Electrodesiccation and curettage is one of the oldest techniques in dermatologic surgery, and its longevity reflects its effectiveness in the right context. For appropriate patients with appropriate tumors in appropriate locations, it offers a quick, effective, suture-free treatment option with good cure rates and minimal recovery time.

The procedure combines two complementary mechanisms. Curettage uses a small, spoon-shaped instrument to physically scrape away tumor tissue — cancerous cells have a different texture and cohesiveness than surrounding normal skin, allowing the surgeon to feel the difference. Electrodesiccation then applies a low-level electrical current to the wound bed, destroying cells at the margins and controlling bleeding. The cycle is typically repeated two to three times.

When ED&C is appropriate

ED&C is most appropriate for low-risk, superficial basal cell carcinomas and squamous cell carcinomas in situ on the trunk, arms, or legs — areas where the tissue is thick enough for confident treatment depth, and where cosmetic outcome is less critical.
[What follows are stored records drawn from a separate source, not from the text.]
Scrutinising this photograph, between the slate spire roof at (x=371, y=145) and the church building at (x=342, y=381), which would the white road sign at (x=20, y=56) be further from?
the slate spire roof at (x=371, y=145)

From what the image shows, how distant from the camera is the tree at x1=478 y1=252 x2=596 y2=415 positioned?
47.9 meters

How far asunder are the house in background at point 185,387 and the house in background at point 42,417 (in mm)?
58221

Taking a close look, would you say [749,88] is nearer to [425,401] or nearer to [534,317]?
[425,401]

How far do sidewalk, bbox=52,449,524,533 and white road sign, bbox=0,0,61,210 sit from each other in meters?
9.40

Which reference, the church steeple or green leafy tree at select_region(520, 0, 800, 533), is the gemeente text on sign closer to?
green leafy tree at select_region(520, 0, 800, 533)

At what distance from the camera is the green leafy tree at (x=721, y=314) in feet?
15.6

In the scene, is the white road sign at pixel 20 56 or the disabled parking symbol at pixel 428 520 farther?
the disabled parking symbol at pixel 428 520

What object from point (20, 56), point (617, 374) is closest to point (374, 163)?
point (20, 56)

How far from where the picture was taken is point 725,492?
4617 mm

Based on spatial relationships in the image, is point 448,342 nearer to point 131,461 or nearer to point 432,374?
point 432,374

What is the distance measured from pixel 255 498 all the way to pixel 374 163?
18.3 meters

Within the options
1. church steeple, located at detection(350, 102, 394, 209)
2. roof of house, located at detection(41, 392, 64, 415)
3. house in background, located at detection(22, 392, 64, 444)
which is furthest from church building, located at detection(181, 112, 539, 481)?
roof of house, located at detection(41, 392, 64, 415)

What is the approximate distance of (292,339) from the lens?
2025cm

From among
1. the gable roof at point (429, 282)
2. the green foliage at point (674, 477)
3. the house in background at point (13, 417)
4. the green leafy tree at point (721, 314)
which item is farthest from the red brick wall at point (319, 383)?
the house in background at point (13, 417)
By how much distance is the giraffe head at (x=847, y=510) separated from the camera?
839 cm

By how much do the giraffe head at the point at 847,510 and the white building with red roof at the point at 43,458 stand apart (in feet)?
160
It is not appropriate for tumors in high-risk locations (face, ears, scalp, hands), recurrent cancers, or tumors with aggressive histological features. In those situations, Mohs surgery or excision with margin assessment is the better approach. We use ED&C selectively, when it’s genuinely the right tool.

What to expect

The area is numbed with a local anesthetic injection. The curettage-electrodesiccation cycle is performed and repeated, with the entire procedure typically taking 15 to 30 minutes. No sutures are placed — the wound heals by secondary intention over two to four weeks as new skin grows in. The healed result is typically a flat, slightly lighter, round scar. Most patients can return to normal activities immediately.

Frequently asked questions

How does the cure rate compare to other approaches?

For appropriately selected tumors in appropriate locations, ED&C achieves cure rates comparable to excision — in the range of 90 to 95 percent for primary low-risk BCCs on the trunk and extremities. For tumors in high-risk locations or with aggressive features, excision or Mohs provides meaningfully higher cure rates, which is why patient and tumor selection matters.

Is it painful?

The local anesthetic injection produces a brief sting. The procedure itself should be painless, though some patients feel a mild vibration from the electrodesiccation component. Soreness at the treated site for a day or two afterward is common.

What does the scar look like?

The wound heals as a round, flat, typically pale scar. On the trunk and extremities these are generally cosmetically acceptable. On the face or other visible areas, the inability to confirm clear margins histologically makes excision or Mohs the better option regardless of scar appearance.